Design and Development of XiveNet: A Hybrid CAN Research Testbed
- Project URL: Click here
We have developed an affordable distributed Internet of Things (IoT) testbed, named XiveNet, to conduct in-vehicle security research. This testbed merges the adaptability of simulators with the real-time ECU characteristics of actual vehicles. The testbed is made up of ECU chips found in vehicles, Raspberry Pis, and is combined with a bus master simulator. Our experiments with CAN (controller area network) traffic from actual vehicles (Oak Ridge National Laboratories Road Data Set) demonstrate that our testbed closely replicates the attributes of a real vehicle. We have further authenticated our testbed by deploying SecCAN, a secure CAN algorithm, and evaluating its security by injecting invalid frames. Furthermore, we examined ORNL’s timing-based intrusion detection on our testbed and successfully produced alerts. Additionally, we incorporated Named Data Networking (NDN) capable nodes, providing researchers with an additional resource to develop future in-vehicle security solutions. Finally, we have proposed a bitrate hopping technique focused on preventing the denial of service attack and conducted a preliminary investigation using the testbed. Our evaluation and validation indicate that the testbed provides the real-world vehicle environment with the flexibility of a simulation environment that supports a wide range of hardware and software configurations.
Clustering-Based Intrusion Detection System Meets Multicritics Generative Adversarial Networks
- Project URL: Click here
Network security has continuously been a major focus of research and concern on a global scale. The intrusion detection system (IDS), as a crucial defensive measure against network attacks, has undergone multiple iterations and evolutions since its inception to adapt to the ever-changing network environment. Due to the widespread issue of data imbalance in network security datasets, a single machine learning or deep learning model often struggles to effectively handle different types of attacks. In this work, we propose a multicritics generative adversarial networks (GAN) clustering-based IDS (MCGC-IDS) model to address the issue of data imbalance. The quality of the generated data is analyzed using correlation heatmaps and PCA plots, which later is used to update the dataset that is utilized for feature extraction with autoencoders (AEs). Subsequently, CNN-LSTM models are employed to analyze clusters formed by the weighted fuzzy c-means (WFCM) clustering algorithm to achieve enhanced performance for the IDS system. This model is then compared with two existing models.
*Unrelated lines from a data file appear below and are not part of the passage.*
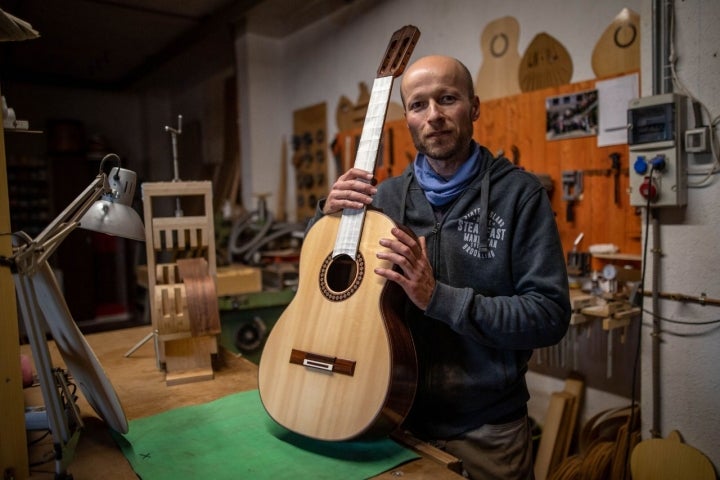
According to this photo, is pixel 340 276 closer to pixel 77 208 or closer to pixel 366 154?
pixel 366 154

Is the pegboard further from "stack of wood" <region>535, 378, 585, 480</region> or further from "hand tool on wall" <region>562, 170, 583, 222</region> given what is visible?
"stack of wood" <region>535, 378, 585, 480</region>

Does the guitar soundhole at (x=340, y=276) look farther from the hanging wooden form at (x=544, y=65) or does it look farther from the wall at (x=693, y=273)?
the hanging wooden form at (x=544, y=65)

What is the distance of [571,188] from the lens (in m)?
3.02

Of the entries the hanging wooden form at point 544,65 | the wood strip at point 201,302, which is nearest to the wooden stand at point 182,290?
the wood strip at point 201,302

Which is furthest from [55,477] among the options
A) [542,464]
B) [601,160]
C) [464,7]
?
[464,7]

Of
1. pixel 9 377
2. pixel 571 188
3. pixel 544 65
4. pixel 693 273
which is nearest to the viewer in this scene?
pixel 9 377

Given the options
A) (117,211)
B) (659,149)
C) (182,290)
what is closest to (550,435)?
(659,149)

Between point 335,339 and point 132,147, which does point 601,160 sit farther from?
point 132,147

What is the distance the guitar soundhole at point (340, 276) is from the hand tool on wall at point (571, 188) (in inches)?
81.0

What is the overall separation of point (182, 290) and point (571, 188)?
232 centimetres

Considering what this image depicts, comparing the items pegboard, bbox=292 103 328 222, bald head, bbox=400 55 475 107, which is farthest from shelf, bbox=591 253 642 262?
pegboard, bbox=292 103 328 222

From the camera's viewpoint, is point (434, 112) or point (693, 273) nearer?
point (434, 112)

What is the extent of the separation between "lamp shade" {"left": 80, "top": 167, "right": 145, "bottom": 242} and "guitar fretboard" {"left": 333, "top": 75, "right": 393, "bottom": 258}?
515 millimetres

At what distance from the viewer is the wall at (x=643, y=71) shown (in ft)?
6.94
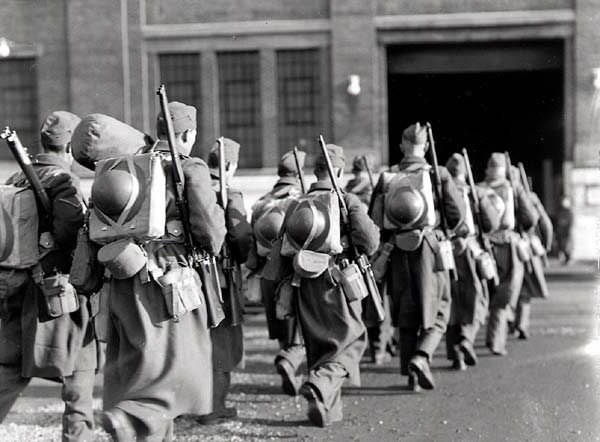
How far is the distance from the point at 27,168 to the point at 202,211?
1.26 meters

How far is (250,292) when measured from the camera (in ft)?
27.7

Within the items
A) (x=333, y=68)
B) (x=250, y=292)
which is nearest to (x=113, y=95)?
(x=333, y=68)

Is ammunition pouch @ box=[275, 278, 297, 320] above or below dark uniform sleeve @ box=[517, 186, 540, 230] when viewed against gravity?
below

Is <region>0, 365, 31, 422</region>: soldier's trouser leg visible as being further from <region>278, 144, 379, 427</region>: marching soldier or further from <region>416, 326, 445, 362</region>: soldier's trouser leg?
<region>416, 326, 445, 362</region>: soldier's trouser leg

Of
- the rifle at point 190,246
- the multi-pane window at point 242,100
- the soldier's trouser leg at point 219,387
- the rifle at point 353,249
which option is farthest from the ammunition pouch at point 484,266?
the multi-pane window at point 242,100

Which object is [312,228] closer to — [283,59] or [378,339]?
[378,339]

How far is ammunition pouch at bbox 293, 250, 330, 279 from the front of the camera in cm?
589

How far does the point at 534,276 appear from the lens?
32.0 feet

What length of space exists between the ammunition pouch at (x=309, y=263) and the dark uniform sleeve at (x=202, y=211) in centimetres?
119

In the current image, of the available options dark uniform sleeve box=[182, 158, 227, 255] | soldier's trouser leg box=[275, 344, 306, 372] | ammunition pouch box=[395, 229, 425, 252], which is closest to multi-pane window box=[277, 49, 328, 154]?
soldier's trouser leg box=[275, 344, 306, 372]

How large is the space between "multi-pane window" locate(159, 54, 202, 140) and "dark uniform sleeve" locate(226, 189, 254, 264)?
47.4 feet

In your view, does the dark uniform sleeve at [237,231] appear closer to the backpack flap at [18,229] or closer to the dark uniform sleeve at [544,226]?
the backpack flap at [18,229]

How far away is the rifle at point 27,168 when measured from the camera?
509 cm

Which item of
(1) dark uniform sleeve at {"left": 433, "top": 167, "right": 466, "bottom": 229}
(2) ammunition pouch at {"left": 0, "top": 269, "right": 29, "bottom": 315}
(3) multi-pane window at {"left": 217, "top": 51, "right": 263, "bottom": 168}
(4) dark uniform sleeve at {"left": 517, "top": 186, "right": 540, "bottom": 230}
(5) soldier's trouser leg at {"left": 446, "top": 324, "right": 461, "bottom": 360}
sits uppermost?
(3) multi-pane window at {"left": 217, "top": 51, "right": 263, "bottom": 168}
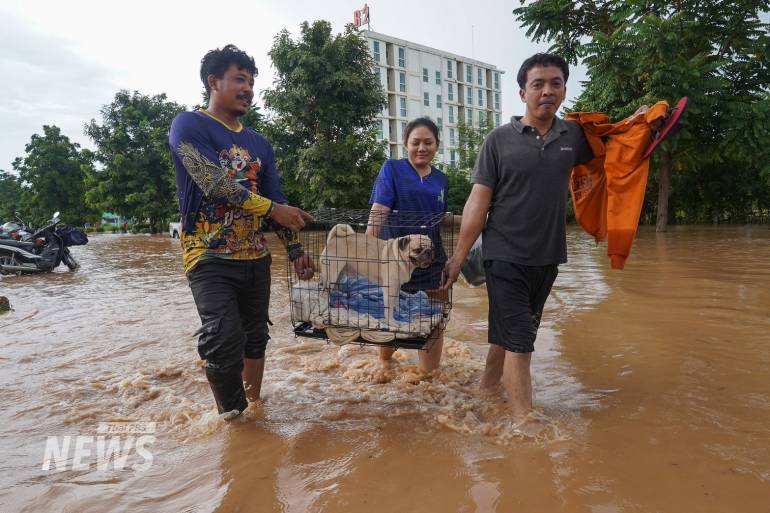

The results indicate that while the GAN-generated data retains the original dataset distribution, it also addresses the issue of imbalance. Moreover, the subsequent multilayered processing enables the overall model to more effectively handle various types of attacks. Finally, when this model is tested on a similar dataset, the UNSW-NB15, it continues to demonstrate superior performance, indicating its strong generalizability.